- [Prezentowany tekst]
Reklama

Na maryjnym szlaku (134)

Wspomnienie, wspomnienia

Bądź na bieżąco!

Zapisz się do newslettera

Wisła już za nami. Znów po latach jestem w „kraju lat dziecinnych”. Kilkanaście lat minęło od mego ostatniego tu pobytu. Za każdym razem ze wzruszeniem patrzę na znane krajobrazy. Pamiętam bardzo dużo, choć od wyjazdu z tamtych stron minęło przeszło 50 lat. Czy spotkam kogoś z dawnych znajomych, kolegów...
Znów będę się modlił w sanktuariach maryjnych, w których byłem przed laty, ale odwiedzę też dla mnie nowe w Parczewie.
O Wąwolnicy, Kazimierzu Dolnym i Lublinie już pisałem w pierwszych odcinkach mego „maryjnego” cyklu. Przypomnę więc tylko w skrócie, że w Wąwolicy znajduje się sanktuarium Matki Bożej Kębelskiej. Wąwolnica to niewielka osada na skraju Kazimierzowskiego Parku Krajobrazowego. Pierwsze wzmianki o niej pochodzą z 1027 r. i są przechowywane w bibliotece klasztoru na Świętym Krzyżu. W czasach Kazimierza Wielkiego wzniesiono tu zamek obronny, z którego do dzisiaj zachowała się kaplica zamkowa. Ta kaplica to właśnie dzisiejsze sanktuarium.
Nad figurą Matki Bożej, stojącą na wielkim kamieniu w pobliskim Kęble podczas bitwy z Tatarami, w której uczestniczył dziedzic Wąwolnicy, „ukazała się jasność i unosić się zaczęła w górę, na przeciwległej górze o kilkaset kroków stanęła na lipie, jakoby uchodząc z rąk niewiernych, tymczasem jeszcze bardziej przerażeni Tatarzy jak najszybciej uciekali, tak że łupy co nie były w wozach i jeńców pozostawili, nie myśląc o zdobywaniu zamku. Po ich ucieczce statua Matki Bożej z powrotem stanęła na kamieniu”. Ta właśnie Matka Boża odbiera dzisiaj cześć w kaplicy-sanktuarium. Okres prosperity Wąwolnicy zakończył się jednak wraz z upadkiem Rzeczypospolitej Szlacheckiej. To Matka Boża przyciąga dziś tłumy pielgrzymów.
Zapewne wielu czytelników zna Kazimierz Dolny, choćby z turystycznych wypraw. Wisła płynie tu spokojnie i szeroko, a jak jest susza, to widoczne są liczne piaszczyste łachy.

- [Polecenie A]
Na podstawie tekstu o szlaku maryjnym odpowiedz krótko na pytania:
(i) Ile lat minęło od wyjazdu z tamtych stron?
(ii) Z którego roku pochodzą pierwsze wzmianki o Wąwolnicy?
(iii) Co widać na Wiśle w Kazimierzu Dolnym podczas suszy?
- [Polecenie B] Przepisz wiernie fragment tekstu o szlaku maryjnym, zaczynając od słów „Zapisz się do” i kończąc na słowach „dawnych znajomych, kolegów...”.
- [Polecenie C] Przedstaw w formie zwięzłej listy akapit tekstu o szlaku maryjnym rozpoczynający się od słów „O Wąwolnicy, Kazimierzu Dolnym i Lublinie”, zachowując jego najważniejsze fakty.
Rekordy pochodzą z innego, niezależnego źródła.

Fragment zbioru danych
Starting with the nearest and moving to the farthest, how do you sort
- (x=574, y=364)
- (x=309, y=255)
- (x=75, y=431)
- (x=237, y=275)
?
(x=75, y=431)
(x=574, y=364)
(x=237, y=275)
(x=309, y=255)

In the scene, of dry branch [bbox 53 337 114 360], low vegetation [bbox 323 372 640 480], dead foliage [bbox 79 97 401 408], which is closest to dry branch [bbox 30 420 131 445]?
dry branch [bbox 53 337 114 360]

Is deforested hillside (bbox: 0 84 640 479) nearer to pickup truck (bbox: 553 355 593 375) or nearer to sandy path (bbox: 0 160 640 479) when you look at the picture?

- [Poprawna odpowiedź A]
(i) Przeszło 50 lat.
(ii) Z 1027 r.
(iii) Liczne piaszczyste łachy.

- [Poprawna odpowiedź B]
Zapisz się do newslettera

Wisła już za nami. Znów po latach jestem w „kraju lat dziecinnych”. Kilkanaście lat minęło od mego ostatniego tu pobytu. Za każdym razem ze wzruszeniem patrzę na znane krajobrazy. Pamiętam bardzo dużo, choć od wyjazdu z tamtych stron minęło przeszło 50 lat. Czy spotkam kogoś z dawnych znajomych, kolegów...

- [Poprawna odpowiedź C]
- Wąwolnica, Kazimierz Dolny i Lublin zostały już opisane w pierwszych odcinkach cyklu.
- W Wąwolnicy znajduje się sanktuarium Matki Bożej Kębelskiej.
- Wąwolnica to niewielka osada na skraju Kazimierzowskiego Parku Krajobrazowego.
- Pierwsze wzmianki o niej pochodzą z 1027 r. i są przechowywane w bibliotece klasztoru na Świętym Krzyżu.
- Za czasów Kazimierza Wielkiego wzniesiono tu zamek obronny, z którego zachowała się kaplica zamkowa.
- Ta kaplica jest dzisiejszym sanktuarium.